By Erica York, Tax Foundation
Business investment in the United States is on the rise. Bloomberg Markets reports that among the 130 S&P 500 companies that have reported results for the first quarter of 2018, capital spending increased by 39 percent—the fastest growth in seven years.
An increase in how much businesses are investing is good news, as business investment is a determinant of the long-term size of the economy. Increased capital expenditures can increase the size of the stock of capital, such as plants, machinery, and equipment. In the long run, a larger capital stock leads to higher levels of productivity, employment, output, and incomes.
Bloomberg markets also reported that net buybacks (16 percent) and dividends (11 percent) rose, but not by as much as capital spending (39 percent).

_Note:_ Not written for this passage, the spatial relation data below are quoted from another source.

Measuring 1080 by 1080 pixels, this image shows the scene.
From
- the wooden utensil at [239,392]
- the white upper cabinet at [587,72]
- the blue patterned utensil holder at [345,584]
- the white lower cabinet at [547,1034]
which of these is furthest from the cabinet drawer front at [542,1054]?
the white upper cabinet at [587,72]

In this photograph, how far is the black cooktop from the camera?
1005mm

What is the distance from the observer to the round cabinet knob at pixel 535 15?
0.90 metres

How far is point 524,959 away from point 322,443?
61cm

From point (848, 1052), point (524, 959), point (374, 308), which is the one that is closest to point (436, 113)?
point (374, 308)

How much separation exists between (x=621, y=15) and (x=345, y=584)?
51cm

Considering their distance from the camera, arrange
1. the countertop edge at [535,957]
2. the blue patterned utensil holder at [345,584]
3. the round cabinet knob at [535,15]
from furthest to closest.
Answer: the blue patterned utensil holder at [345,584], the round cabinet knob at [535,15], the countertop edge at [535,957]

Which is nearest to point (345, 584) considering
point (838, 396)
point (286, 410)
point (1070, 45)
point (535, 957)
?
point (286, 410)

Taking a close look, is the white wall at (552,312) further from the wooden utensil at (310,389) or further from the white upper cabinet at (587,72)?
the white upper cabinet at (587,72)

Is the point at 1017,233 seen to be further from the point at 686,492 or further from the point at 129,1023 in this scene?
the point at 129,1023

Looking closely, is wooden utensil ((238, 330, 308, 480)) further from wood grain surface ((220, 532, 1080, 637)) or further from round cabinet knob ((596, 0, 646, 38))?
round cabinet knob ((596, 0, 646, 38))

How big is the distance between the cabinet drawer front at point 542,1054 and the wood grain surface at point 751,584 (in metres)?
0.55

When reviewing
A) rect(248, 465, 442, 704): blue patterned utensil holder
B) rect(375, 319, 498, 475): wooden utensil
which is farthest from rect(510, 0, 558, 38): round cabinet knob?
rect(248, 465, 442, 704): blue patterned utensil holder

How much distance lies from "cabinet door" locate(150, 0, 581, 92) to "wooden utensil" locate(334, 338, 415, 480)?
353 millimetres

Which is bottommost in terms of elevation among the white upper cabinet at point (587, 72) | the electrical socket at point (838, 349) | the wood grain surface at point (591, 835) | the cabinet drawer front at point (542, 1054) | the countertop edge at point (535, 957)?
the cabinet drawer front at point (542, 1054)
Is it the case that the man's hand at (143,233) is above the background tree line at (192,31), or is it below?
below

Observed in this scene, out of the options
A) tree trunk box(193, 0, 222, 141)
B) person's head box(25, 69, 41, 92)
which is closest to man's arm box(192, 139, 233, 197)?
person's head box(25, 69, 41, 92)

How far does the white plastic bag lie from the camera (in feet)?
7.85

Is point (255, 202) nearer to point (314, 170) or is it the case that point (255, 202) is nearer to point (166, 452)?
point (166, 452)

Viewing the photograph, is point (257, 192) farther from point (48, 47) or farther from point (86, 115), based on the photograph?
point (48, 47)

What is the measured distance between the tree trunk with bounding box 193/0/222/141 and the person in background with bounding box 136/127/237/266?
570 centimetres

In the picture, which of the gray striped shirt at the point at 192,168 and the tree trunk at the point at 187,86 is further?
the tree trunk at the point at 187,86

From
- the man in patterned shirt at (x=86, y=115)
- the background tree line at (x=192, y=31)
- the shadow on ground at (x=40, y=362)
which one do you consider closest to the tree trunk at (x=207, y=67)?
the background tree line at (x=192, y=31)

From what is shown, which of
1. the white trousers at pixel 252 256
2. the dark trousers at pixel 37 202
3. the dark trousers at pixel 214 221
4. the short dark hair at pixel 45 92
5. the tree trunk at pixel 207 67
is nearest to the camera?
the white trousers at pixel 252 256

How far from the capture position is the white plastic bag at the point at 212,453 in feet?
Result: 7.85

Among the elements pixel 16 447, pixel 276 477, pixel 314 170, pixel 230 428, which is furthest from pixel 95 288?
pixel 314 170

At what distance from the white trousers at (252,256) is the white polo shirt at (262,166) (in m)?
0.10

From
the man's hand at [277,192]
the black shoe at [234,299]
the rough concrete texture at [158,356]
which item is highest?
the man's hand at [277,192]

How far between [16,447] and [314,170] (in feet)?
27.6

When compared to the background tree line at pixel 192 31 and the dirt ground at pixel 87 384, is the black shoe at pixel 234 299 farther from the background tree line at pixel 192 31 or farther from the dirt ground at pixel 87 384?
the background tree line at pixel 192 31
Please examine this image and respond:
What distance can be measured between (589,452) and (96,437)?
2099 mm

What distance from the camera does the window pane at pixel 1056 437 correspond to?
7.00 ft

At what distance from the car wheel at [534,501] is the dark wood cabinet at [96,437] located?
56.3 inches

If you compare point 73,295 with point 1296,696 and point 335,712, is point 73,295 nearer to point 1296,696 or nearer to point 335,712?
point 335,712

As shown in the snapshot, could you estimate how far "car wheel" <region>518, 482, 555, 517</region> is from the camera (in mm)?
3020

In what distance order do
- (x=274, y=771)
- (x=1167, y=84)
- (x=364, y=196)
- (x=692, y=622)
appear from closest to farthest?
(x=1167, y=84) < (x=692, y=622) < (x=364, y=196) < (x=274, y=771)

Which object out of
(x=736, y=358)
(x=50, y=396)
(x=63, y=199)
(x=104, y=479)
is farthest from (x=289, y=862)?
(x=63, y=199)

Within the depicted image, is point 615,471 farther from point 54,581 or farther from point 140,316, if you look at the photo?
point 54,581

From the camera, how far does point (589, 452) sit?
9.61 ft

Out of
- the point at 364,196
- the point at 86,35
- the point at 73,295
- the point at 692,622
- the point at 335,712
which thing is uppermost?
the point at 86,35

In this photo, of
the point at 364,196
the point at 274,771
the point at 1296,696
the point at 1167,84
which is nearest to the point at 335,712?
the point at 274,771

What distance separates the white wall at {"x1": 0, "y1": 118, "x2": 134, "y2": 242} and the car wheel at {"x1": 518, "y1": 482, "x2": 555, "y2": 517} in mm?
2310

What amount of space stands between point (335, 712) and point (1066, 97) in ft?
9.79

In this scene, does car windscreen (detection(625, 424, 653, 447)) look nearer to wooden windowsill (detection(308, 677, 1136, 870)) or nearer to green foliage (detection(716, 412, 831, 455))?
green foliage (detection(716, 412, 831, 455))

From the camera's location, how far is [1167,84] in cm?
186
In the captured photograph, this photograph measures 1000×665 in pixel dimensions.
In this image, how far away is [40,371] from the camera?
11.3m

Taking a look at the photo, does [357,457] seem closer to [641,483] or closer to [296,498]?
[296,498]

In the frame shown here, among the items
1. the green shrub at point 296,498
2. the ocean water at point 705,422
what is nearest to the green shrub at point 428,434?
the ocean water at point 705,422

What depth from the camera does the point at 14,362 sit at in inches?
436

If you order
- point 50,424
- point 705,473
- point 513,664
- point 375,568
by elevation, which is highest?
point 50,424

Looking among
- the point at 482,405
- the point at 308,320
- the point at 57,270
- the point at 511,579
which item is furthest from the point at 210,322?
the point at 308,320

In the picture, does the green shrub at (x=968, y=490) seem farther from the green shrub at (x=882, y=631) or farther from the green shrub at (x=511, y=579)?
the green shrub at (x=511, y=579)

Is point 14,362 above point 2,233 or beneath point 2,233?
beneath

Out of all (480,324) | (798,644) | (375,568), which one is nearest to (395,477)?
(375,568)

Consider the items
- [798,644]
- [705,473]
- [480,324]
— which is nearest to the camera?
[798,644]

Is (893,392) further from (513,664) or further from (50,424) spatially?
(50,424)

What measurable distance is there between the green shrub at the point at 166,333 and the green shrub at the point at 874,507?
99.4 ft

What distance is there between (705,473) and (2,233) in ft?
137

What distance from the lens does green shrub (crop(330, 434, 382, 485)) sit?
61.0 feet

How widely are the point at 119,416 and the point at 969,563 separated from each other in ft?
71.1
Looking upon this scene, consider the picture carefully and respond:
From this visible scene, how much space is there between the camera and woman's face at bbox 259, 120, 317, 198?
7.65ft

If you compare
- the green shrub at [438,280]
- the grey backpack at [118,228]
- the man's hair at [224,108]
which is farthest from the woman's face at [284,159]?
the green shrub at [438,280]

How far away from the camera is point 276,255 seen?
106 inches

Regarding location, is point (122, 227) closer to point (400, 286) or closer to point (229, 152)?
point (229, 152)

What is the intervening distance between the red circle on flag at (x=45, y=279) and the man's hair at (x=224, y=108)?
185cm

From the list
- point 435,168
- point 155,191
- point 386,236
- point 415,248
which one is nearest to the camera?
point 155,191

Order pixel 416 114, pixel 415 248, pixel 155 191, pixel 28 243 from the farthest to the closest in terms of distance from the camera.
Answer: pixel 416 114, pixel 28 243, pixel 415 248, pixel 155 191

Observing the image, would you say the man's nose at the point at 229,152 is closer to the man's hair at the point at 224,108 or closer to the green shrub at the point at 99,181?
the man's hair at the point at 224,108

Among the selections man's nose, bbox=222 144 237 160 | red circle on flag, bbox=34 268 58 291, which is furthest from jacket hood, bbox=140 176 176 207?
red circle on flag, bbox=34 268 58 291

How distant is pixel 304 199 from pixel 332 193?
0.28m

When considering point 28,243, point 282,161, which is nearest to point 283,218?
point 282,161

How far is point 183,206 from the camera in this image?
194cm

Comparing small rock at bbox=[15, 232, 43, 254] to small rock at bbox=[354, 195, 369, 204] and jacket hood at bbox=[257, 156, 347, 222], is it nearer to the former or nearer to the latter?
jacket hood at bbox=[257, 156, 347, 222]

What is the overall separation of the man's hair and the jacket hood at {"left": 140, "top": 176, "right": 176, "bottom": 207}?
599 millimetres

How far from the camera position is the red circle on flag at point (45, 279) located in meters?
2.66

It is not yet clear that this data is related to the TCJA, but these changes are all things one would expect. The TCJA reduced the corporate tax rate from 35 percent to 21 percent. As we have written before, a corporate tax cut will have two effects, one short-term and one long-term. Companies will receive a windfall to the cut on existing investment that they can return to shareholders through increased dividends and buybacks. But at the same time, companies face a lower tax burden for new investments, which encourages more capital spending that eventually translates into higher productivity and wage growth.
Graph retrieved from Bloomberg.
The most significant pro-growth provisions of the Tax Cuts and Jobs Act are the corporate rate reduction to 21 percent and 100 percent bonus depreciation of short-lived assets, both of which should encourage increased capital formation. While it is too soon to tell whether this increase in investment is due to the new tax law, it is a positive development for our economic outlook.